Title: A Gift of Mistletoe
Author: Alex Whitehall
Publisher: Dreamspinner Press
Length: Short Story

Rating: 3.5

A Gift of Mistletoe is a short story published as part of the Dreamspinner Press holiday anthology.  It follows Harry Rapshire as he returns home from school for the Christmas holiday. Harry is looking forward to seeing his family, and most especially his former tutor Theodore Dorry.  Harry has feelings for the man, but isn’t sure how exactly to tell him. As Harry awaits the train, he jots down some notes about what he wants to say.  Notes that accidentally make it into Theodore’s hands. But luckily it looks like his feelings might just be returned.

I thought this was sweet story and a nice little holiday nibble.  Although it covers a short period of time, I felt we get enough backstory to accept the men coming together so quickly. We know Theodore has been with the family four years so the men have had time to establish their bond, even if they are just admitting it now that Harry is home from school.  So it felt natural to have things jump in to sharing strong feelings for one another and planning their future even though things happen quickly when Harry comes home.
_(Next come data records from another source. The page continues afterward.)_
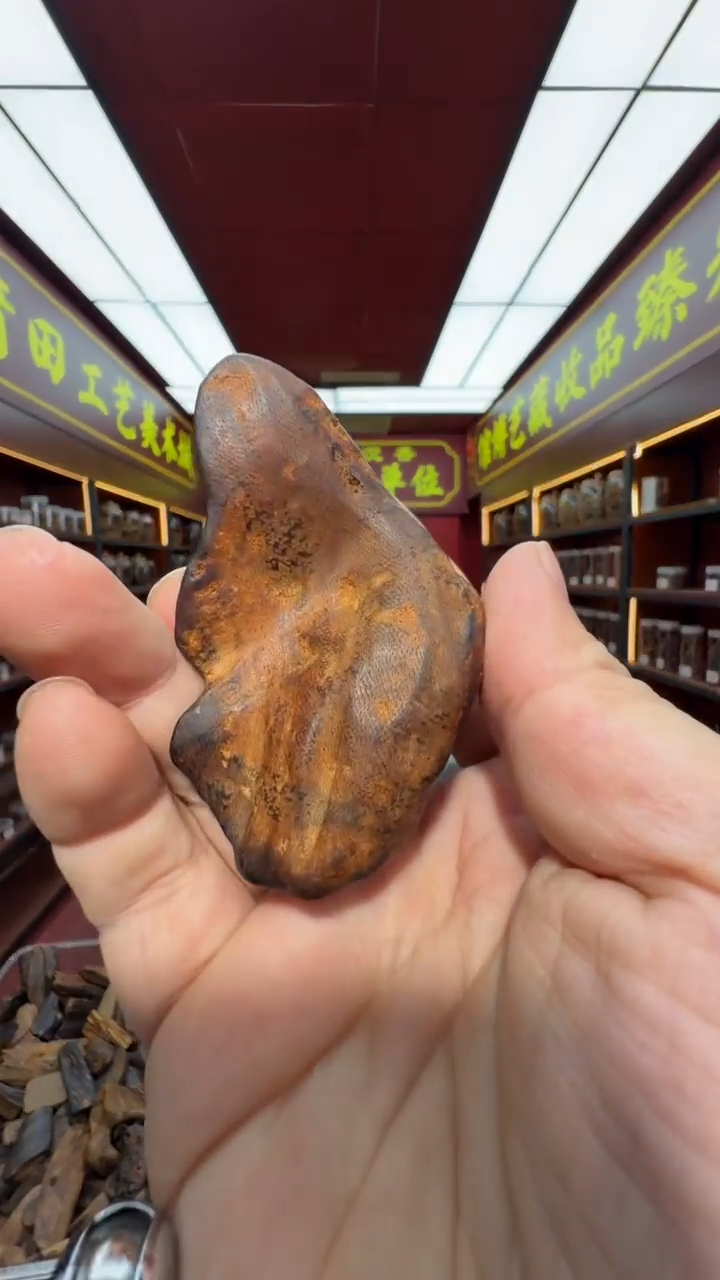 沉香吊坠多样性发一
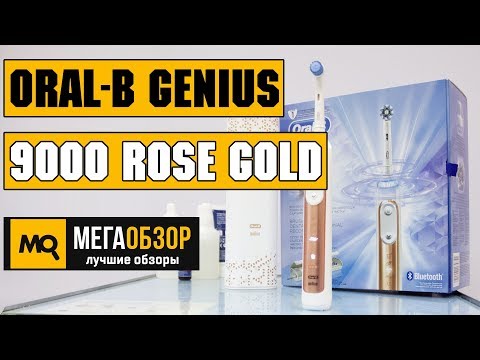 Oral-B Genius 9000 Rose Gold обзор электрической зубной щетки - UCrIAe-6StIHo6bikT0trNQw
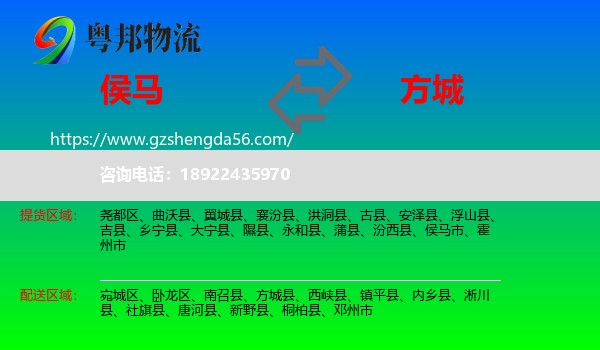 侯马市到方城县物流专线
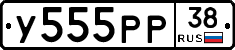 У555РР38 - 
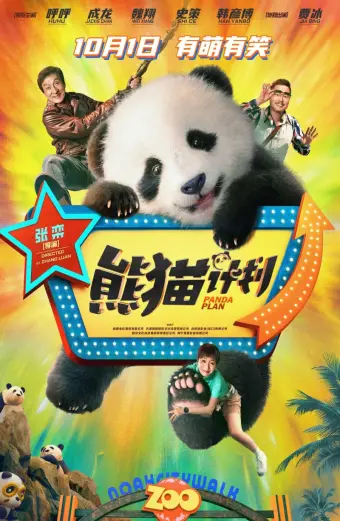 Xem phim Kế Hoạch Gấu Trúc (Panda Plan) - 2024 - Vietsub - Trung Quốc
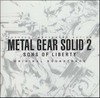 Metal Gear Solid 2: Gears of Liberty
I liked the way the men discuss the relationship and how they can make it work for them. Theodore is wary of starting something with Harry because he knows how difficult it would be for two men and is worried about the risks that Harry especially faces with his family. However, both men decide it is worth the risk and they care too much for each other not to at least try.I also thought the book had some some holiday imagery. The scenes of the sleigh rides and cutting down their own tree helped evoke that spirit of the holiday.

I had few issues with the story though. Although it seems like Theodore has had some experience with men, it is unclear if this is the first relationship (or encounter) for Harry. We learn Harry is an avid reader of Oscar Wilde so he has had some exposure to the idea of gay men, but I was a bit surprised at how quickly he jumped into kissing Theodore, laying in bed with him, etc, especially around their house where they could be so easily caught by the family or the other servant.  I guess I am just used to this issue being more serious in historicals and here the men seemed to take things relatively casually.  Then again, this is a sweet little holiday story so perhaps it is more fitting here to take things a bit lightly.

One other thing that caught me up a bit is the present tense story telling. Personally I find past tense easier to read and there were a few times it interrupted the flow for me.  I guess present tense feels a bit choppy to me sometimes, maybe because each thing is described as it happens.  So there were a few places were I felt a bit pulled out of the flow of the story, especially in places where there is a lot of action to describe.

Overall I thought this was a nice, sweet holiday story.

Cover Review: I think this cover is super cute. I love the Christmas undies!  This is the cover for the anthology, not this particular story (no blue briefs in historicals, lol).  But really well done.